Lingkar.co – Ketua Umum Pimpinan Pusat (PP) Gerakan Pemuda (GP) Ansor, Addin Jauharuddin menegaskan bahwa tidak ada peradaban yang maju tanpa membangun sumber daya manusia (SDM). Maka dari itu, GP Ansor menggencarkan kaderisasi formal, baik di tingkat cabang maupun wilayah.

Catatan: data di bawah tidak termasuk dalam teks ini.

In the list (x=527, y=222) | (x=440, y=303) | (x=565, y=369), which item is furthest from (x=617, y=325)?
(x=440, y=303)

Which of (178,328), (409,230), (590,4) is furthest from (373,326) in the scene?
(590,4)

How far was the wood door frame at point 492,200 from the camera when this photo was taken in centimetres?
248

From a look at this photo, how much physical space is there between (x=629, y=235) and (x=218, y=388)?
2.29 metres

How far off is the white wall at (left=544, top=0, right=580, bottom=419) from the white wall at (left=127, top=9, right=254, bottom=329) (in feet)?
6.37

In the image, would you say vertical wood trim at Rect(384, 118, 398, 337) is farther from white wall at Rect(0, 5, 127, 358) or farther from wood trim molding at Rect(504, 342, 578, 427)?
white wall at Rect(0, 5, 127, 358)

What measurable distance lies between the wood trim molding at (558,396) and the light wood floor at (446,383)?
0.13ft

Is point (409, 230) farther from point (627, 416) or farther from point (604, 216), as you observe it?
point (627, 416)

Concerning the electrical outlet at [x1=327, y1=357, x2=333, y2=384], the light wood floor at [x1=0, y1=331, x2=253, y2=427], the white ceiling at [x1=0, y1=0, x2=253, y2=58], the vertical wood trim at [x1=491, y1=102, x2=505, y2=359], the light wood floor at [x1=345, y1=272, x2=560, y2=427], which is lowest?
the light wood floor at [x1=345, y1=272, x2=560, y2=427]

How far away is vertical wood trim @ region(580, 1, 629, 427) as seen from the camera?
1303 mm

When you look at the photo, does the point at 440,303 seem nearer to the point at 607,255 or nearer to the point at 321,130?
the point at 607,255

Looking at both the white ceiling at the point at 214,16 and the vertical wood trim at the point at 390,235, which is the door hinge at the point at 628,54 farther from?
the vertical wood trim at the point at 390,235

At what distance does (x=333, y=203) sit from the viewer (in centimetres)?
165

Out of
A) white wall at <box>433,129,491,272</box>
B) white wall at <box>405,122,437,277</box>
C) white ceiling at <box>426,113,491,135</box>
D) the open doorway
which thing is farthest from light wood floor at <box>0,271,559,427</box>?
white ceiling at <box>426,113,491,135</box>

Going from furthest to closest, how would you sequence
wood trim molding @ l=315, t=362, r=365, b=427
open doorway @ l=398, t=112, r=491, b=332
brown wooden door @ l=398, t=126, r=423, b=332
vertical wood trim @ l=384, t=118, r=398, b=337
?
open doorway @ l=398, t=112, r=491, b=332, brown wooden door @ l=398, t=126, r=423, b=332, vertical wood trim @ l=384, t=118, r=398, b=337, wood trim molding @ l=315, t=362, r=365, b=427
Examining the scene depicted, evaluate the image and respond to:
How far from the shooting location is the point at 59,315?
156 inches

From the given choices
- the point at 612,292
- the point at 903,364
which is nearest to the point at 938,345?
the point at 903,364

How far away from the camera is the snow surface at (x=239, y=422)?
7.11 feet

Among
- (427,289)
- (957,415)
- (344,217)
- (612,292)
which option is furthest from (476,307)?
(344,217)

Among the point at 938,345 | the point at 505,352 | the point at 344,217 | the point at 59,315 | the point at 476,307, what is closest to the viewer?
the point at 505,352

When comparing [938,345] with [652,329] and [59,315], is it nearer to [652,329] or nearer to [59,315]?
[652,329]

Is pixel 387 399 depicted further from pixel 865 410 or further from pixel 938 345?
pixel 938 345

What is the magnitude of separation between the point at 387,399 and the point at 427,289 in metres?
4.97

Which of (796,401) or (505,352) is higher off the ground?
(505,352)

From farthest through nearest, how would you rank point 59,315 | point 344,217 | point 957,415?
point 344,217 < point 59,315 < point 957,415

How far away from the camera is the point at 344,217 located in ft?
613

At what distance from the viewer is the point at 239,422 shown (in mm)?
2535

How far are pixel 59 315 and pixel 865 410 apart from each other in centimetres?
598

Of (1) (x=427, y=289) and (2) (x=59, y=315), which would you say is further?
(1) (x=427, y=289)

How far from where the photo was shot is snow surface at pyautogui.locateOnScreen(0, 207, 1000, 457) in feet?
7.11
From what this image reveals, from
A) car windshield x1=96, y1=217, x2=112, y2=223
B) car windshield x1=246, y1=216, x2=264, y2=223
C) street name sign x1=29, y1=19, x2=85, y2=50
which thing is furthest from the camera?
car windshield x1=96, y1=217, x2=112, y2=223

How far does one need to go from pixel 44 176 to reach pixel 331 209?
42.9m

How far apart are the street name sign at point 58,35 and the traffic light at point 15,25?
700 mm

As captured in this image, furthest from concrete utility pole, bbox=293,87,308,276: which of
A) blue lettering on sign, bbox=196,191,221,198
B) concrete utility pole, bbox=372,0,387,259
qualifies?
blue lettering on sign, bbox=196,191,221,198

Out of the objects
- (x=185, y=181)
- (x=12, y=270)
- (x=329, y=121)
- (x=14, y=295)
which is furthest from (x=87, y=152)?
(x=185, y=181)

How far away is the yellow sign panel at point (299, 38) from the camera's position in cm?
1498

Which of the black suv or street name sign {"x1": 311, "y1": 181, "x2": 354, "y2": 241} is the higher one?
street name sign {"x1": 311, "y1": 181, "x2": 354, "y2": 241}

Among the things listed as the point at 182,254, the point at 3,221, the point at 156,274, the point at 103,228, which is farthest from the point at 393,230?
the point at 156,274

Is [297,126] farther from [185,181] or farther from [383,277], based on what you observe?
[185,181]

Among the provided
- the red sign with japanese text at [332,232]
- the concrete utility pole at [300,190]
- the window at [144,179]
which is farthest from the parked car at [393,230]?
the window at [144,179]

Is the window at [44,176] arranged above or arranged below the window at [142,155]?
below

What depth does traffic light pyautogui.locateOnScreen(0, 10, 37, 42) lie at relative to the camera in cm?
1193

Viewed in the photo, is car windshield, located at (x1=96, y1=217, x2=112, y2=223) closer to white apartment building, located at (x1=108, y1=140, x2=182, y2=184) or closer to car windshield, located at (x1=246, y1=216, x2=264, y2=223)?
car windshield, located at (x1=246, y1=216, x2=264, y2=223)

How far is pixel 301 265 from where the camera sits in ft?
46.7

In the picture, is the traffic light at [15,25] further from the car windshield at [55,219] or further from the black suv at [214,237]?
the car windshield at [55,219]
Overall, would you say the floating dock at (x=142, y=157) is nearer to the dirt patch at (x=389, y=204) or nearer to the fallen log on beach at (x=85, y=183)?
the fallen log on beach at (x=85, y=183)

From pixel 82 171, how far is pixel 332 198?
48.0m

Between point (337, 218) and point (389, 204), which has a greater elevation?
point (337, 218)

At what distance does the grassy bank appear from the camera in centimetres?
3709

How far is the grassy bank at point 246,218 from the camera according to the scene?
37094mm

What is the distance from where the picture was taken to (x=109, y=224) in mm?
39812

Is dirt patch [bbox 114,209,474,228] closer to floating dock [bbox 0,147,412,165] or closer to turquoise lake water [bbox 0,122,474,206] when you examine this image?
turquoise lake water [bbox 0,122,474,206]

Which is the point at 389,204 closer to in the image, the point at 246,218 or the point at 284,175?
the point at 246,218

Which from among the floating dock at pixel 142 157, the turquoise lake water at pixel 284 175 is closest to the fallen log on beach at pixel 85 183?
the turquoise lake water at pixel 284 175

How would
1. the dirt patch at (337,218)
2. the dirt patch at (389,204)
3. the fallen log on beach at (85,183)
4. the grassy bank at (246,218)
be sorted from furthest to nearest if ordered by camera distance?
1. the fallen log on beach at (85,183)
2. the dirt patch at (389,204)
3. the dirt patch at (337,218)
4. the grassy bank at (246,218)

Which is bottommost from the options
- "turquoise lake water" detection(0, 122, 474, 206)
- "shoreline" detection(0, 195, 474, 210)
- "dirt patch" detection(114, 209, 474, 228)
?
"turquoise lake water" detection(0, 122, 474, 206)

“Tidak ada peradaban yang maju, tidak ada organisasi yang maju tanpa membangun sumber daya manusia (SDM). Itu kata kunci,” katanya saat pembukaan Kursus Banser Pimpinan (Susbanpim) Angkatan VIII di Pusdiklat Bimas Lemdiklat, Kabupaten Semarang Jawa Tengah, Rabu (13/5/2026).

Dalam konteks organisasi GP Ansor, transformasi pembangunan SDM dimulai dari kualitas narasumber yang mumpuni.

“Kedua, pengembangan kompetensi sehingga kita pastikan ke depan sahabat Ansor maupun Banser berdaya guna, bermanfaat dengan segala kemampuannya,”

Ketiga, lanjutnya, mengembangkan kepemimpinan yang mampu beradaptasi dengan berbagai perubahan di daerah.

Pada kesempatan itu, ia juga mengingatkan bahwa tugas semua kader dalam berorganisasi adalah memberikan berita yang baik, sistem, legacy, dan warisan yang baik untuk generasi berikutnya.

Saat ini, kata dia, Kursus Banser Pimpinan (Susbanpim) dan Pelatihan Kader Nasional (PKN) masih menjadi tingkat tertinggi dalam kaderisasi Ansor-Banser.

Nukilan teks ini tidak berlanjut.